Blog Post

SQL #50–Deleting or updating data from a table of 20+ GB

,

I don’t have a definition of what is considered a large SQL table. I am pretty sure, however, that a table with 20+ GB data plus another 20+ GB for a few indices is not a small table anymore.

Although this article The Data Loading Performance Guide was written for SQL Server 2008, it has many good information for data warehouse developers to design efficient ETL processes.

Scenarios in the Guide involve partitioned tables and nonpartitioned tables, loading data from text files and also from inside the SQL Server Database Engine.

In a data warehouse environment, it’s not uncommon to design a nightly (or weekly) ETL process to refresh the data going back a longer period of time. During this nightly process, a large amount of data will need to be deleted from the target fact table first and then reload the target fact table with the data from the source.

Our tables are nonpartitioned tables. Here are four common deletion/update scenarios I can think of for nonpartitioned tables. I’ve used the methods below in both automated ETL processes and in ad-hoc queries.

1. Deleting All Rows from a Nonpartitioned Table – Use TRUNCATE

The fastest way to remove all data from a table is to simply execute a truncate statement.

TRUNCATE TABLE factMainTable;

The advantage of TRUNCATE TABLE over DELETE with no WHERE clause is well explained in the SQL Books Online.

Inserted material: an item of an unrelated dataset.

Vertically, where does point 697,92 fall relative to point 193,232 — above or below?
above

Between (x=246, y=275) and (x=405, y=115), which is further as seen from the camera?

TRUNCATE TABLE (Transact-SQL)

  • Less transaction log space is used. TRUNCATE TABLE removes all rows from a table without logging the individual row deletions. The DELETE statement, on the other hand, removes rows one at a time and the deletion is fully logged for each deleted row.
  • Fewer locks are typically used. When the DELETE statement is executed using a row lock, each row in the table is locked for deletion. TRUNCATE TABLE always locks the table and page but not each row.
  • Without exception, zero pages are left in the table. After a DELETE statement is executed, the table can still contain empty pages.

2. Deleting a Large Amount of Rows in a Nonpartitioned Table – Switch with a Temp Table

In this scenario, I’ll assume that the rows that needs to be deleted is more than the rows you want to keep on the table. The idea is to use a temporary table to hold the rows we want to keep, and then switch the temporary table back to the main table. Because the rows we save to the temporary table are much less than what we want to delete, the logging is kept to the minimal compared to executing the DELETE command directly on the main table. In addition, the bulk-insert method can greatly help in the overall execution time because of the optimization.

Here are the general steps:

1) Create a copy of the main table with the data you want to keep.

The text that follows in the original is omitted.